List of tasks:
a. Answer these questions using the podcast transcript. Give each answer on its own line, marked the same way.
(i) What kind of neckline does the speaker say they will never wear?
(ii) What did Jackie suggest they try to pass?
(iii) What two kinds of episodes did the speaker and Jackie release?
b. Continue the podcast transcript, picking up right after its last sentence.

Text excerpt:
------------------------------------
Like, I know what cuts work for me.

Like, I'll never be someone who wears a v-neck.

That's just something weird about me.

Um, a lot.

I know what works for me, but sometimes I'm like, maybe that could be my new thing if I just expand my mind.

What if I just tried this new thing?

What if I just...

Speaking, no, not speaking of, before we dive into the fast five, Jackie and I released a video episode and an audio episode.

We recorded both for the Patreon.

We, a couple weeks ago, no, maybe a couple months ago, we did a Patreon episode that people loved where we were just testing our general history knowledge because one of us is smart and one of us is not.

And it led us down this path because we wanted to do a similar episode.

And Jackie had the great idea to see if we could pass the American immigration test.

You know, when you want to become a citizen, you have to learn about American history.

And it's like, low-key, kind of a hard test.

So we took the test.

We did like these mock tests.

And it was the funniest episode.

And if you want to find out if Colleen Hoover wrote the Declaration of Independence, head to patreon.com/slash a morning toast.
------------------------------------
Given entries:
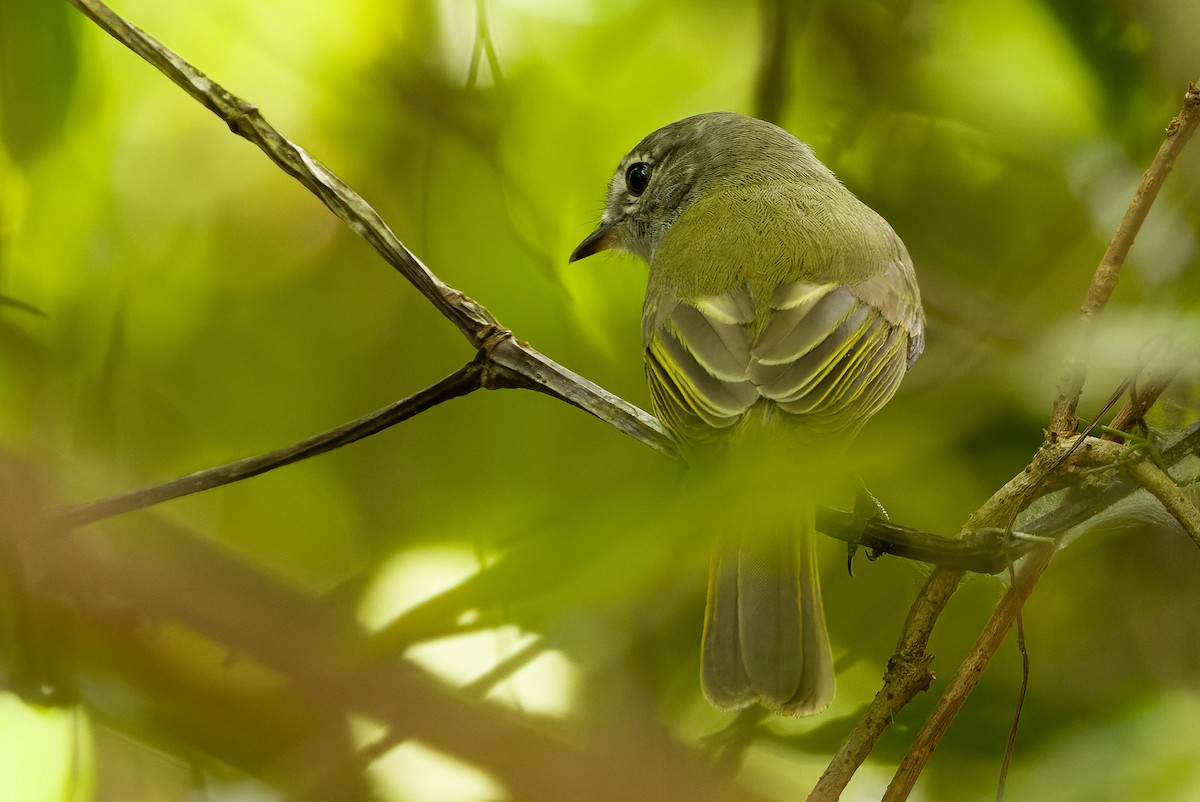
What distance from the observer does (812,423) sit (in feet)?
1.75

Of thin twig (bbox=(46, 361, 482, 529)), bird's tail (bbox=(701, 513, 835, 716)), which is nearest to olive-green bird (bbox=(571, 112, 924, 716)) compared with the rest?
bird's tail (bbox=(701, 513, 835, 716))

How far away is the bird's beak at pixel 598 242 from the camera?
0.59 metres

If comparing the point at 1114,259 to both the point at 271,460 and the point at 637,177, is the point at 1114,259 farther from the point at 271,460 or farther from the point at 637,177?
the point at 637,177

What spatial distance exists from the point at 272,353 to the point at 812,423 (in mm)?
267

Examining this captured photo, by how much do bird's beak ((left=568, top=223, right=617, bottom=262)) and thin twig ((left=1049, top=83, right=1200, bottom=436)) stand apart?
26cm

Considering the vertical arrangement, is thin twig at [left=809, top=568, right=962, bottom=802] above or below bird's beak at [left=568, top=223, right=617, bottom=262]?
below

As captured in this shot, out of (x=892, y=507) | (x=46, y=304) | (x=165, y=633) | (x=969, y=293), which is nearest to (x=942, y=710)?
(x=892, y=507)

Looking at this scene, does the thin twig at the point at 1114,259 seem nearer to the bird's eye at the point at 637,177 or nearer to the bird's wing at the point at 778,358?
the bird's wing at the point at 778,358

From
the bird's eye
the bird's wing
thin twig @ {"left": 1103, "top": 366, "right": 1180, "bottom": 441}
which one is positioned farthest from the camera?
the bird's eye

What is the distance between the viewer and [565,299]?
19.7 inches

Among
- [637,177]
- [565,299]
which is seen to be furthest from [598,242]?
[565,299]

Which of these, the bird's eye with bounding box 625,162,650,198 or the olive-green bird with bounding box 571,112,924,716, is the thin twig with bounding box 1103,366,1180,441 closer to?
the olive-green bird with bounding box 571,112,924,716

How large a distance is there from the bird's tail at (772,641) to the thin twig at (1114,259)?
0.11m

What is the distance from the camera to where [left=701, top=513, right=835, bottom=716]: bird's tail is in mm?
422
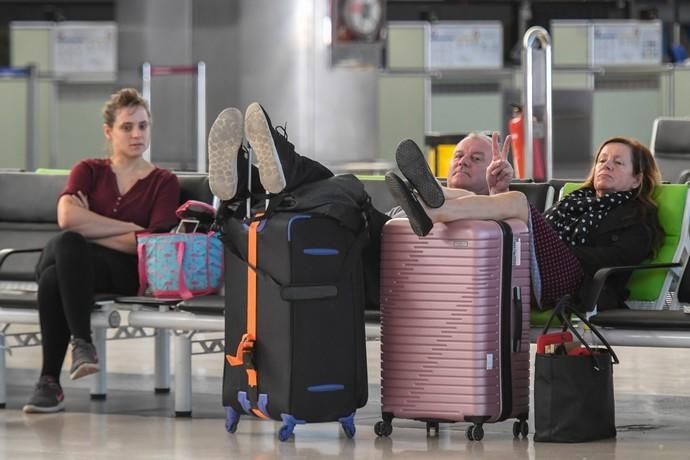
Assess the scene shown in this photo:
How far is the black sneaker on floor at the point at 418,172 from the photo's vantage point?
4.70 metres

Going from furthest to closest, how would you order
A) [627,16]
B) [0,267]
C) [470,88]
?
1. [627,16]
2. [470,88]
3. [0,267]

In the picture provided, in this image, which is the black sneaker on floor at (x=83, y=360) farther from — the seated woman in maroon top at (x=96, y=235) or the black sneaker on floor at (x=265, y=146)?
the black sneaker on floor at (x=265, y=146)

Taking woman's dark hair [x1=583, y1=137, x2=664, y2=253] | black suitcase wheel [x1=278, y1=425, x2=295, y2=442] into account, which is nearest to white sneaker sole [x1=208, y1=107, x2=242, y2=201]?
black suitcase wheel [x1=278, y1=425, x2=295, y2=442]

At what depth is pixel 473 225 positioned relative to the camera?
15.5ft

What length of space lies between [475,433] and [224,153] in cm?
111

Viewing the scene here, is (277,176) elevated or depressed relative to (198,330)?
elevated

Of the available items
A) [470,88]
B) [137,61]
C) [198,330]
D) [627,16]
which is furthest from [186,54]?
[627,16]

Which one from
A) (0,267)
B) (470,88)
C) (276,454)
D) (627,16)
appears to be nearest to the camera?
(276,454)

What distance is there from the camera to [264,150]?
472cm

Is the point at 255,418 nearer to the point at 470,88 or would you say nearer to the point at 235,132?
the point at 235,132

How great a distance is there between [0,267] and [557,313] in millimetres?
------------------------------------
Solved problems:
a.
(i) A v-neck.
(ii) The American immigration test.
(iii) A video episode and an audio episode.

b.
If you want to watch it as a vlog episode, you can.

If you want to watch it as a podcast episode, listen to it as a podcast episode.

We released both for you guys.

And it was just really like a really great time.

It really was.

It's such a great episode.

And I think that if you are studying for your citizenship test,

I don't think it's not helpful.

Agreed.

I think there's a lot to be learned in there, like some funny jokes that will help you remember the answers.

Right, right.

Like Ben Franklin and his little glasses.

Like, what is Ben Franklin remembered for?

Now, do you remember?

Do you remember like one thing that he was remembered?

Yes, being a writer girl.

What did he write?

Do you even know?

I don't remember either.

Okay, but here's another one.

What was it?

Name one of the people who wrote the Declaration.

No, no, not wrote.

Federalist papers.

Name one of the people.

John Jay.

Puglius.

Publius.

Also, I finally found out who we were fighting.

in World War II besides Germany.

Who were we fighting in World War II?

Germany, Japan, and Italy.

Which honestly, if you had given me a thousand guesses, I never would have chosen those three.

Like Japan and Italy, like feel like just, no, Italy specifically feels like so irrelevant to world history.

Okay, but just think about Mussolini.

Nefarious.

For sure.

For sure.

Nefarious.

We fought him.

So if you want to learn, giggle, and hang out with your girly girls, patreon.com slash the morning toast.

Yeah, it was really good stuff.

So now without further ado to do,

and yes, Brew is feeling so much better.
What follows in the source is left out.